Panagiotis Artikis, Ph.D., Department of Business Administration, University of Piraeus, 80 Karaoli & Dimitriou Str., Piraeus, 18534, Greece
In the past years, in the finance literature internationally, there has been an increased attention to the Fama & French (1993) three-factor asset-pricing model (3FM) and its extended version the four-factor model proposed by Carhart (1997). According to these models asset returns can be attributed to four risk factors, namely the market premium, the value factor, the size factor and the momentum factor. In a seminal work in the area of asset pricing Liew and Vasalou (2000) showed, using data from ten countries, that the four risk factors can be linked to future Gross Domestic Product (GDP) growth.
The present study extends the work of Liew and Vasalou (2000) by focusing in a sample of companies from a small European stock market that has totally different characteristics from other mature stock markets. Specifically, the study examines whether there is a relationship between the behaviour of stock prices of Greek listed firms and future economic activity as measured by the GDP growth rate, for a time period from 1995 to 2008.

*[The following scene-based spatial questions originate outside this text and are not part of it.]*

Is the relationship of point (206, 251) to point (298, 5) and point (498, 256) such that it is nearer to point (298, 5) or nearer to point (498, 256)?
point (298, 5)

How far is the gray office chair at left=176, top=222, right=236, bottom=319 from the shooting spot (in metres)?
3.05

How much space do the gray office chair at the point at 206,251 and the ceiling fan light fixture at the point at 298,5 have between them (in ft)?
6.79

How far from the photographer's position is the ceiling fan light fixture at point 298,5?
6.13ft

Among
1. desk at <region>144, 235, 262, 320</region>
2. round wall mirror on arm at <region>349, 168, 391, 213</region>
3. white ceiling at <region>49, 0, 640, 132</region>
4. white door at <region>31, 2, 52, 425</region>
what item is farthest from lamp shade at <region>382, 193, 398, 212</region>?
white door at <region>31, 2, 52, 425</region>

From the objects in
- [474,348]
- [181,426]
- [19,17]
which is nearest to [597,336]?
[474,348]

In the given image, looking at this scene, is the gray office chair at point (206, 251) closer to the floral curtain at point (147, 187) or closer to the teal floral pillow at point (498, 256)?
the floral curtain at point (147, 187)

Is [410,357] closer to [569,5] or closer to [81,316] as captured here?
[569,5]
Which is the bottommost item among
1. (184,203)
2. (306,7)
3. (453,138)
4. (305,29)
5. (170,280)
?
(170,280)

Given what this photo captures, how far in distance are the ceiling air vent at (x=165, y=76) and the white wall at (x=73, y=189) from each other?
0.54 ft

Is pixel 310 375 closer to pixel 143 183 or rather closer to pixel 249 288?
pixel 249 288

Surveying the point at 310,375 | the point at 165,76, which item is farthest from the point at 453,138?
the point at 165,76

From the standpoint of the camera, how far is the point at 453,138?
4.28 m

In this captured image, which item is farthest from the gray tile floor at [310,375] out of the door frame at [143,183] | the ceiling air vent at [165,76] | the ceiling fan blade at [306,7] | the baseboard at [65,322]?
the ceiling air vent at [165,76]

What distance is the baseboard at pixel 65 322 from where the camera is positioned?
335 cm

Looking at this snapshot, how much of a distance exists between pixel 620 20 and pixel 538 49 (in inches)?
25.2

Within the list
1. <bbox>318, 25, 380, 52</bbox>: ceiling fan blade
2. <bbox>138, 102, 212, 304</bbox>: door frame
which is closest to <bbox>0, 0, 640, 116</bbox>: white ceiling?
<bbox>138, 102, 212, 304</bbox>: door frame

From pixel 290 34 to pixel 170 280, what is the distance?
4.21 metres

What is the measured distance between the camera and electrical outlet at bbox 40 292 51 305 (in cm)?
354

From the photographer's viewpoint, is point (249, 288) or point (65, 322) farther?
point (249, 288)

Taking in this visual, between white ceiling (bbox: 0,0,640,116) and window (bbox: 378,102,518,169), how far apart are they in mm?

In order to further investigate whether the four risk factors can be leading indicators for future macroeconomic growth, the holdout sample of the Greek market is subsequently divided into two sub–samples depending on the economic activity (secondary or service sector) of the firms, resulting into three separate empirical tests. The methodology employed involves: a) univariate regressions of GDP growth on the lagged return to each of the individual risk factors (market premium, size, value and momentum), b) two factor regressions in order to compare each of the risk factors relative to the market risk premium, and c) a multi-factor regression that includes all risk factors side-by-side. We expect that the performance of the four risk factors (market premium, size, value and momentum) will be positively related to future economic growth for all regressions, by the whole sample and by sector of economic activity.